I have known several people who have gone to extremes to "save" there child and the success rate is about the same as leaving them to screw up there life to the point where they are sick enough to change. My opinion is to let them live there life and sort it out for themselves.

I know this sounds pretty hard, but when you learn more about the poor success rates for all of the above suggested approaches you might just agree with me. Personally I believe in helping, but they have to want to help themself otherwise your wasting your time. More importantly you have to let them make the first move. Drug addicts are extremely smart people and they are very good at telling people who love them what they want to hear to get what they want.

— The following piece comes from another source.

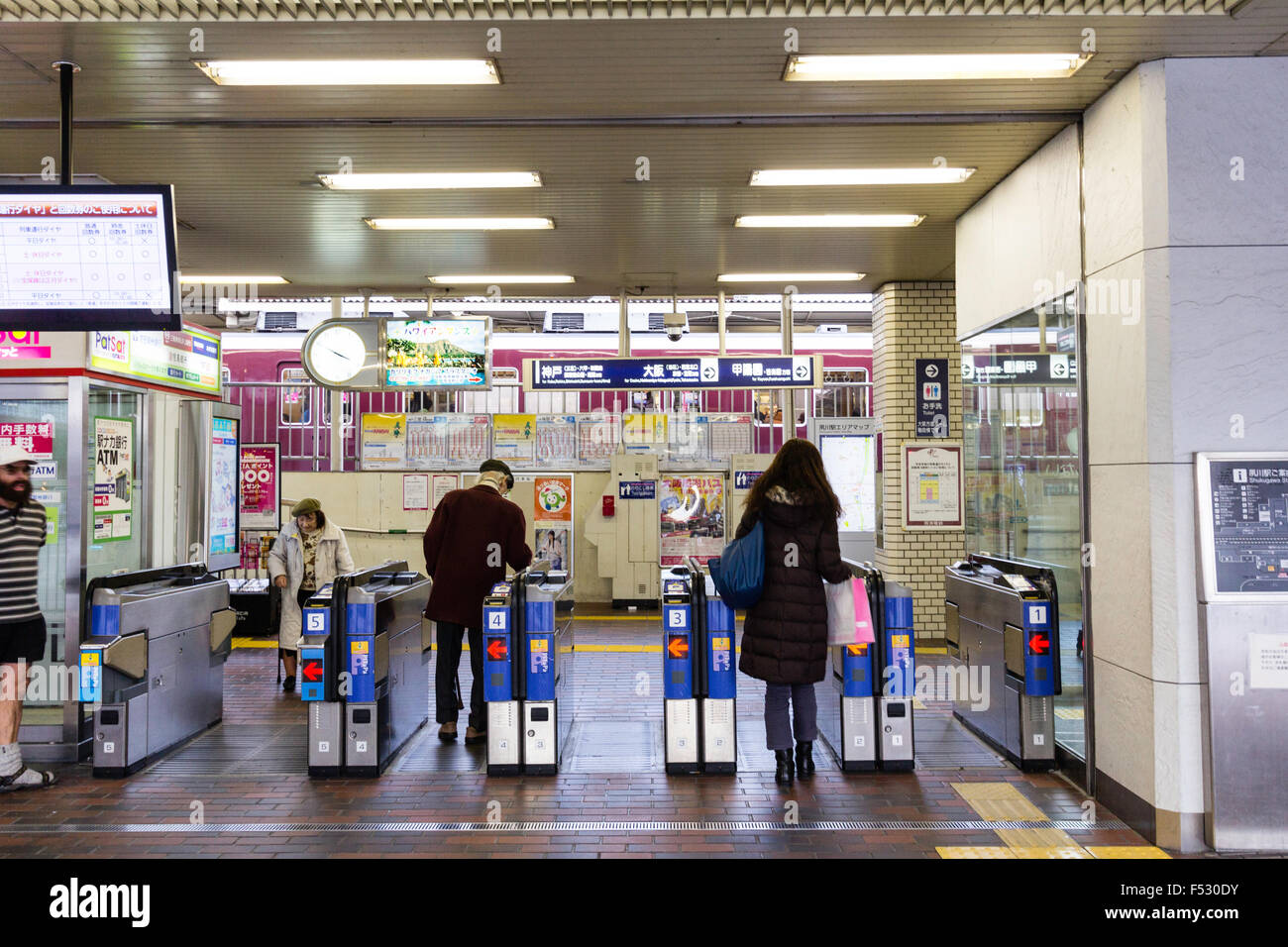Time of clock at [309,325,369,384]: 3:49
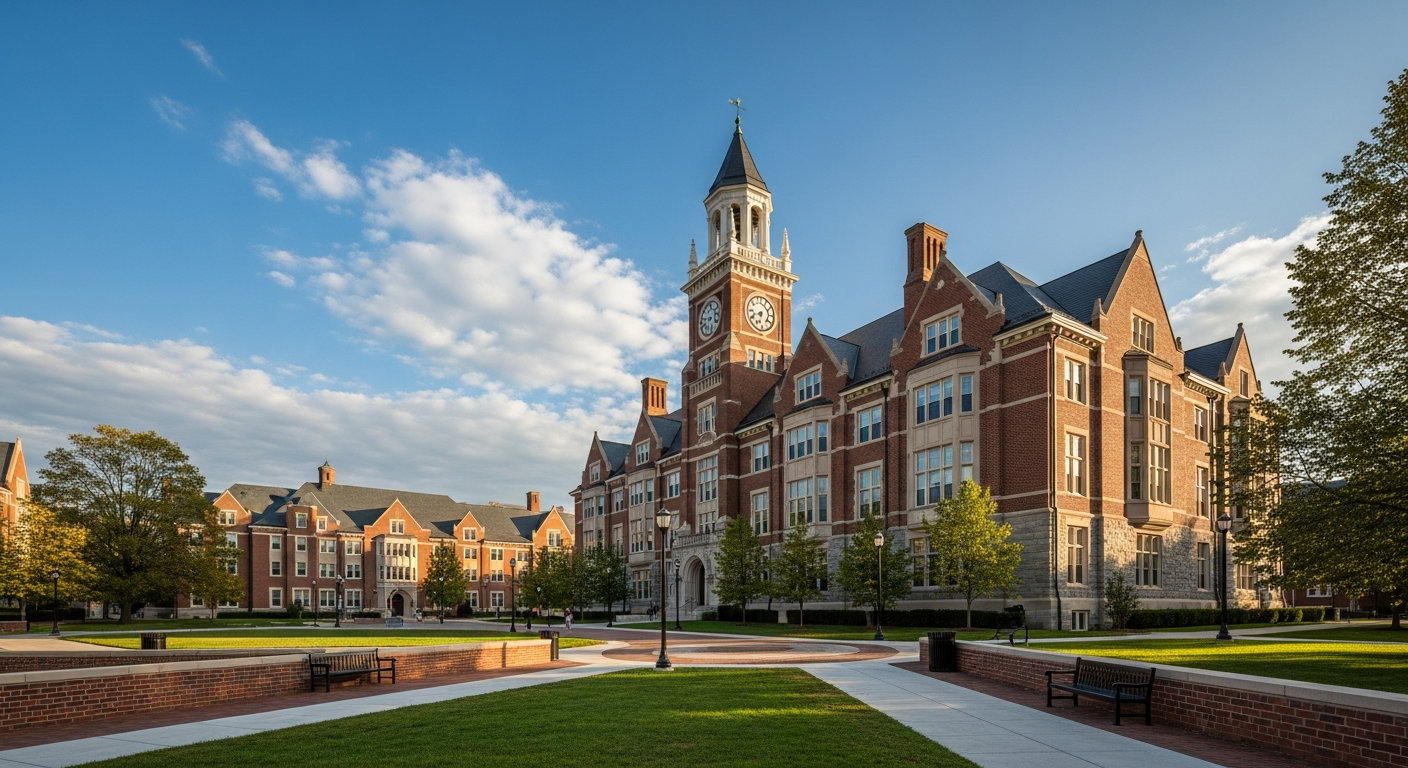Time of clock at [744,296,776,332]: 6:41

I would suggest you learn more about addiction through alonon or other programs and learn how to deal with the situation without becomming part of the problem. It seems to me that the most important part of her recovery is for you to deal with whatever feelings of guilt that you may have over her addiction

Posted

There are a couple of points I would like to clear up. My wife (not her mother) and I visited her in Portland about 18 months ago. She was staying in a state provided apartment which I thought was very livable. It was clean and seemed to be well maintained. In addition to the apartment she had free electricity, a free bus pass and a telephone.And I believe food stamps. She also had access to counseling.

She has not worked for years as she is extremely paranoid and at times very difficult to be around. Not sure what she does for money but I do know she was picked up once for shop lifting. She is not to easy to communicate with and only answers questions she wants to. She has a brother and a sister living in another state who she was close to when she was younger but has alienated over the years and they will not have much to do with her now. Her mother has advanced alzhimers and does not recognise her kids most of the time.

She does not respond to my emails so I don't think she is ready for treatment. I have let her know that I'm here for her whenever she decides to change. Until she decides to be back in touch I don't think there is much I can do, I can't call her as I have a hearing problem that makes talking on the phone very difficult if not impossible.

Thanks once more for all the suggestions and if things should change I will post and let everyone know.

Thanks

BTDT

Posted

Sorry to hear that.

No there is no half way house.

And yes you have to impart this fact the best way you can.

It's along business, but happily people do give up, maybe by asking for help she is coming to terms with problem.